Howick Historical Village
In 1846, the British government had strong concerns that Auckland was exposed to attack. To ensure the safety of New Zealand’s capital—before it was moved to Wellington—veteran soldiers of British wars were brought to defend the city. Although it was never attacked, the historic cottages and homes that were built still remain intact.
Today, as a means of preserving this period of history; 30 of the buildings have been restored and moved to Howick Historical Village, where visitors can take a journey back to the middle of the 19th century. See how early settlers lived while you wander among the early New Zealand homes. Step inside to learn about the daily routines and chores of Auckland’s military families, and marvel at the furniture, paintings, and textiles that have survived.

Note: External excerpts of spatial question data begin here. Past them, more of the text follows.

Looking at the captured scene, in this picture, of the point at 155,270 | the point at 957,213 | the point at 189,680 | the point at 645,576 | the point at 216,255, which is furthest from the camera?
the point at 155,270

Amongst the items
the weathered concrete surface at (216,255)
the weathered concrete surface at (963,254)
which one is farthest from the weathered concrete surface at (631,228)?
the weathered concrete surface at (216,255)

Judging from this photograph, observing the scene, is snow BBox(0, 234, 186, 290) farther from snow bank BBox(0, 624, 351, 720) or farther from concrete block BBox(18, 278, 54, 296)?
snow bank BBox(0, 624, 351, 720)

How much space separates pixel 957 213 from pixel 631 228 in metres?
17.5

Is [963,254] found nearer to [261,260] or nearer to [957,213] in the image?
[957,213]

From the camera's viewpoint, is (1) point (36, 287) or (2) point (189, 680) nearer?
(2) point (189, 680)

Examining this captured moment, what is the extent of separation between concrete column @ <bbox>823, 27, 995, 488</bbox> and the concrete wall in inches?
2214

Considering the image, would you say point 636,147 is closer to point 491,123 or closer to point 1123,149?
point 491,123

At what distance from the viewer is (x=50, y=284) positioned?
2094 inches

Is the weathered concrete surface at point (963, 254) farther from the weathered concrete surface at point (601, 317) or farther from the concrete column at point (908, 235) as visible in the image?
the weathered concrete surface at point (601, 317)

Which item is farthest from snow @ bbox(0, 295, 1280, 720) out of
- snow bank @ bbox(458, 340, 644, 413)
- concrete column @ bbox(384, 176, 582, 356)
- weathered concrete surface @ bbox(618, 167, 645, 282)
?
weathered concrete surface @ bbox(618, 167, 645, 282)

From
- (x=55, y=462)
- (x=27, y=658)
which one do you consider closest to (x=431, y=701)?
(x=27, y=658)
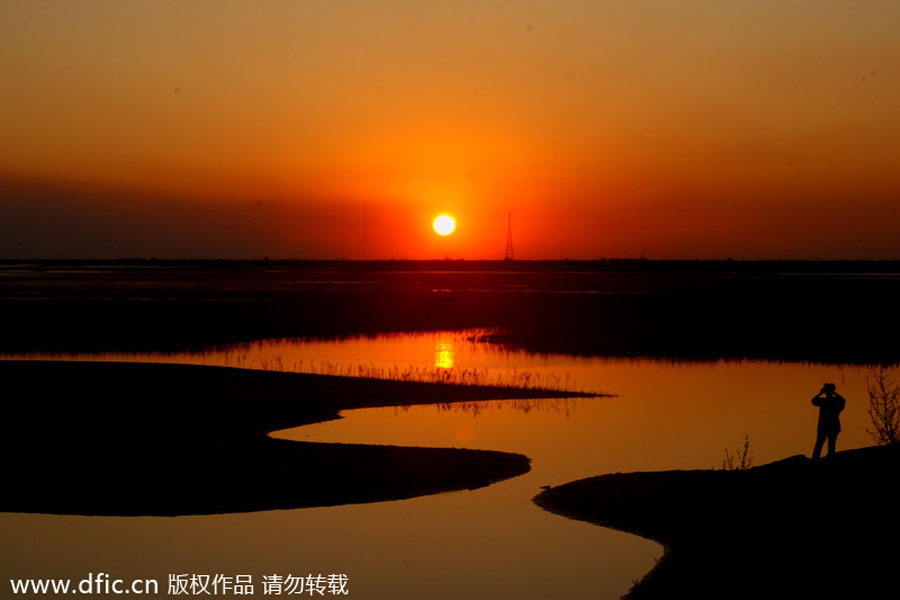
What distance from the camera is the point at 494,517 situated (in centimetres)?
1688

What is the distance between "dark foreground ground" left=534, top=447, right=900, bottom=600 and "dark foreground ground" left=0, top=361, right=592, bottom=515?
12.9 feet

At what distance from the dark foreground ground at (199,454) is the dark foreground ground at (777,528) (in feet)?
12.9

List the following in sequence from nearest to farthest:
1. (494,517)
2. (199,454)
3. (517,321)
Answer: (494,517), (199,454), (517,321)

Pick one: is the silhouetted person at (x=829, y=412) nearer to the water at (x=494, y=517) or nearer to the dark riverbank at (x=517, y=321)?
the water at (x=494, y=517)

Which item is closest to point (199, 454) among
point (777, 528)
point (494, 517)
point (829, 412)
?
point (494, 517)

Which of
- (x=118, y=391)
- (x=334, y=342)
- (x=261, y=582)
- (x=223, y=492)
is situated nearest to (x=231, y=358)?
(x=334, y=342)

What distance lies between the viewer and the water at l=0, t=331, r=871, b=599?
1432cm

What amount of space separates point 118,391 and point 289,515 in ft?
46.2

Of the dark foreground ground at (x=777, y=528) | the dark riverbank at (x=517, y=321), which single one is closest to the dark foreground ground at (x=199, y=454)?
the dark foreground ground at (x=777, y=528)

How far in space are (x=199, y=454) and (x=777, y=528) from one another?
466 inches

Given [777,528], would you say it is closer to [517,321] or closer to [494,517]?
[494,517]

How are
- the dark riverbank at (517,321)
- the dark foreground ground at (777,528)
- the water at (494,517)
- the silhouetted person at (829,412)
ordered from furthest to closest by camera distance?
the dark riverbank at (517,321) < the silhouetted person at (829,412) < the water at (494,517) < the dark foreground ground at (777,528)

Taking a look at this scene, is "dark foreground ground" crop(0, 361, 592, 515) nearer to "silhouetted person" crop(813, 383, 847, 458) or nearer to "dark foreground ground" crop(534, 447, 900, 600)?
"dark foreground ground" crop(534, 447, 900, 600)

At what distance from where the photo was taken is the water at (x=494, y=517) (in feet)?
47.0
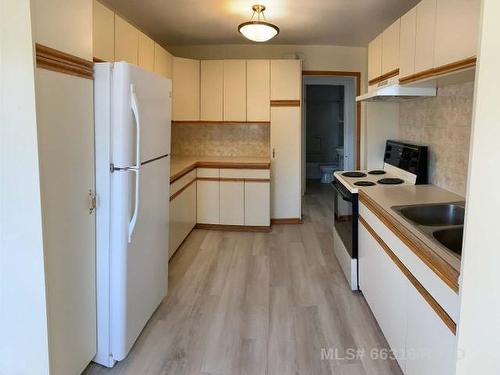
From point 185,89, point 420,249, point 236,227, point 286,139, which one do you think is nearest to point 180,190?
point 236,227

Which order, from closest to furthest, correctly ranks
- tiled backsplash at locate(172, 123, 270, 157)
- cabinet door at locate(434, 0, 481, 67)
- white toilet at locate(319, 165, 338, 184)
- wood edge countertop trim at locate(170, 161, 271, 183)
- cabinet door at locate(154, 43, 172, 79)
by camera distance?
cabinet door at locate(434, 0, 481, 67), cabinet door at locate(154, 43, 172, 79), wood edge countertop trim at locate(170, 161, 271, 183), tiled backsplash at locate(172, 123, 270, 157), white toilet at locate(319, 165, 338, 184)

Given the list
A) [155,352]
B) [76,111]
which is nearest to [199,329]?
[155,352]

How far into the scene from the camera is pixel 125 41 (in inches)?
119

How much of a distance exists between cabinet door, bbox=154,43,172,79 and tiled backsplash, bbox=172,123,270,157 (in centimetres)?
98

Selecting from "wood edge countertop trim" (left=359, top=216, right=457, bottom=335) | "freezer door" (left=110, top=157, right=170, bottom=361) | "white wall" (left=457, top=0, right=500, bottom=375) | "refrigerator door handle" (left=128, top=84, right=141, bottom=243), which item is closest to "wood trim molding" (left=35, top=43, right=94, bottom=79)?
"refrigerator door handle" (left=128, top=84, right=141, bottom=243)

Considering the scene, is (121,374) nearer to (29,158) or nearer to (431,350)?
(29,158)

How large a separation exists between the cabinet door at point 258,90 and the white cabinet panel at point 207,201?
0.97 m

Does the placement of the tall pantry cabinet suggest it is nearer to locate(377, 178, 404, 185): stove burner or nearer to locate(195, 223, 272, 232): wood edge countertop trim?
locate(195, 223, 272, 232): wood edge countertop trim

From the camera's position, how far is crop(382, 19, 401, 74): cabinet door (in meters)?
2.93

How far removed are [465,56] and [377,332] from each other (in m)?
1.68

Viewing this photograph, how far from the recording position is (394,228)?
6.67 ft

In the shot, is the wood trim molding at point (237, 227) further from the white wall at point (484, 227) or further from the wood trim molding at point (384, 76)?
the white wall at point (484, 227)

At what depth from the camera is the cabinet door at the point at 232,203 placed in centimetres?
474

Things to know before you go
- The Fencible village is an open-air museum; be sure to wear appropriate footwear and sun protection.
- Prepare to spend at least a couple of hours on a self-guided or docent-led tour of the extensive grounds.

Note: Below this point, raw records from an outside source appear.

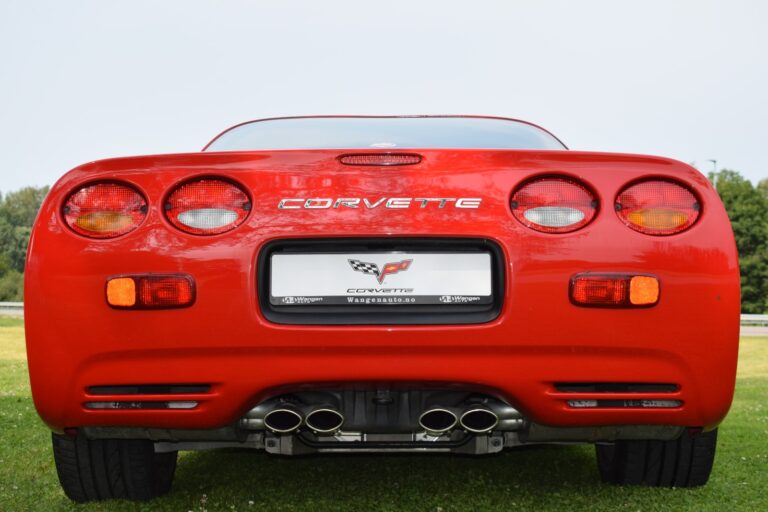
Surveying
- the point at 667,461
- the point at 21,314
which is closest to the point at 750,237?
the point at 21,314

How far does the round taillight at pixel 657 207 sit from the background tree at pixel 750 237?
57148 millimetres

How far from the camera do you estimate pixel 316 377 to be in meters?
2.30

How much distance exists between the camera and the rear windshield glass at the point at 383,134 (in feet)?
10.5

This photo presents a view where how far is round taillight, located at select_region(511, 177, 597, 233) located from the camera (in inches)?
93.6

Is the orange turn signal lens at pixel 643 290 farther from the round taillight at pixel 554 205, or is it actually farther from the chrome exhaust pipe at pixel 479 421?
the chrome exhaust pipe at pixel 479 421

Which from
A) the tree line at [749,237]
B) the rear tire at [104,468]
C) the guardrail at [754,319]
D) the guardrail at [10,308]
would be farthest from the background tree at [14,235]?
the rear tire at [104,468]

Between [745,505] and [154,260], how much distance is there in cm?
243

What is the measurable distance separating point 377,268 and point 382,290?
7cm

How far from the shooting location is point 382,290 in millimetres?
2350

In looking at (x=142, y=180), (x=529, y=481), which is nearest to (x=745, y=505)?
(x=529, y=481)

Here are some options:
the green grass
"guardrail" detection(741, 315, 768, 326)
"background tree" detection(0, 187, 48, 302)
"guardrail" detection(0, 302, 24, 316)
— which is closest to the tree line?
"background tree" detection(0, 187, 48, 302)

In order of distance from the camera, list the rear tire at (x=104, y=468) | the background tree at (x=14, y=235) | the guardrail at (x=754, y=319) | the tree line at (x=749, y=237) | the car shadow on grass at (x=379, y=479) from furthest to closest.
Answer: the background tree at (x=14, y=235) < the tree line at (x=749, y=237) < the guardrail at (x=754, y=319) < the car shadow on grass at (x=379, y=479) < the rear tire at (x=104, y=468)

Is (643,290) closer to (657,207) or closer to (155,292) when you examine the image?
(657,207)

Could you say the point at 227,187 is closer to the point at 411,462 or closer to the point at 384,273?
the point at 384,273
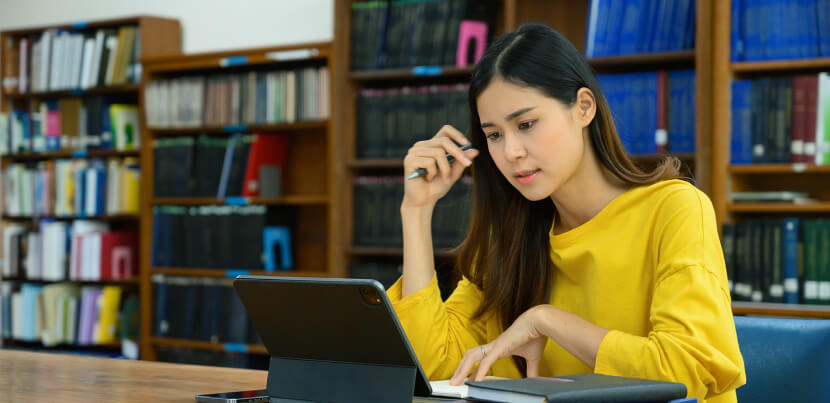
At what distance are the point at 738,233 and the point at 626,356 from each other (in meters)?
2.10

- Children and history buffs alike can enjoy hands-on activities like churning butter and playing colonial-era games.
- Grab a bite at the Homestead Café—a charming, old-world eatery with classically home-cooked meals.
- Most restrooms, walking paths, and exhibits are accessible to wheelchairs and mobility scooters.
How to get there
Howick Historical Village is located at Lady Marie Drive, 20 minutes east of Auckland in the suburb of Pakuranga. In addition to visiting by bus or car (free parking is available), it’s also possible to ride the ferry from the Ferry Terminal Building to the port at Half Moon Bay, and hire a taxi for the 5-minute drive.
When to get there
The village is open most days from morning until mid-afternoon, with the exceptions of Christmas, ANZAC Day, Boxing Day, Good Friday, and New Year’s Day. “Meet the Villagers” Live Days—featuring actors and performers—are typically offered once a month.
Living History Museum
Known as the “fencible” British force, the soldiers were given transport and homes and allowed to bring their families—under the agreement that if Auckland were attacked, they’d help defend the city. Read the stories of the individuals and families who lived between these walls, made more poignant by volunteers dressed in period clothing.